扉の向こう側
朝の光が窓から差し込み、寝不足の目がしみる。昨夜はヴェリディアン・レルムの記憶と現実の陰鬱な細部の間を行き来する思考に、一瞬の安らぎも与えられなかった。心の中ではまだ戦いが続いている。「湖の守り手」としての責務と、かつての平凡な自分が求めた安息が衝突しているのだ。
コーヒーを飲みながらPCを起動する。画面の光が薄暗い部屋を照らす。机の上のプロジェクト報告書と部長の尽きないメールが、待ち受ける現実の冷酷な顔を思い出させる。だが今日は、これらの優先順位が違って感じられる。私の心はまだ昨夜のシステムの謎めいたメッセージに囚われたままだ。
「起きてる?ログインしてる?待ってるよ!」
スマホが振動する。アリスからのメッセージだ。
「今行く、待ってて」
キーボードに手を伸ばし、指が勝手に返信を打ち始める。
送信ボタンを押すと同時に、PC画面のヴェリディアン・レルムのアイコンをクリックする。ローディング画面がいつもより速く過ぎていく。まるでゲーム自体が私を待っていたかのように。
短いロード後、懐かしい場所に立っている――湖の国だ。空気は清浄で爽やか。湖面は朝日を浴びてきらめいている。釣り竿が手にあり、その慣れ親しんだ重みが安心感を与える。そして傍らには、アリスとフィンが待っていた。アリスは微笑みながらこちらを見て、フィンは肩の上で嬉しそうに輝いている。
「リョウ!やっと来たの!もう戻ってこないかと思って心配したわ」
アリスの声には安堵が滲む。
「ただ...ちょっと用事があって」
私は笑みを浮かべる。
「よかった!実は、元素の心臓を浄化した後、何かが起こったの!新しいクエストが出現したけど、内容がわからなくて...」
アリスが首を傾げる。
その瞬間、湖の中央から巨大な光の柱が立ち上る。この光は全ての元素の色を含んでいた――青、緑、赤、黄、紫、白と黒。調和しながら回転している。これはポータルというより、全ての次元の融合のようだ。
「湖の守り手リョウよ!」
声が湖面に反響する。古めかしく力強い声は、宇宙そのものが語りかけているようだ。
「次元の調和は取り戻された。汝の使命は完了した」
アリスとフィンは驚きと畏敬の念で光の柱を見つめる。フィンの紫の輝きがさらに強くなる。
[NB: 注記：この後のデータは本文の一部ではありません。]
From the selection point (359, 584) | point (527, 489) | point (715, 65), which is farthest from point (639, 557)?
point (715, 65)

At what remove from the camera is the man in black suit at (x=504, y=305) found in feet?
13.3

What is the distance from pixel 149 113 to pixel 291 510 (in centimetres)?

「今、汝に選択の時が訪れた。望むなら、この全てを捨て、平穏な生活に戻ることができる。記憶は消え、力は失われる。あるいは...次元の守護者として新たな使命を受け入れよ」
声が響き渡る。
「キャラクター削除:安寧に戻る」という文字と、「クエスト受諾:次元の守護者となる」という選択肢が湖面に浮かび上がる。後者は眩いばかりの紫に輝いている。
「リョウ...これは何?あの声は?」
アリスは不安そうな目で私を見る。
深く息を吸う。これは思っていた以上に重大なことだ。システムは選択を私に委ねている。だが、私は本当は何を望んでいる?
「私は...」
声が震える。
心の中の疲労、オフィス街の生活の息苦しさ、このファンタジー冒険の消耗感が混ざり合う。
「私はただ...解放されたい!ただ心の平穏が欲しかったんだ!それだけなのに!」
光の柱を見つめ、声を強くしようと努める。アリスの表情の驚きが深まる。フィンでさえ肩の上で小さく震えている。戻ることはできないと悟る。これはもはや単なるゲームなどではないのだ。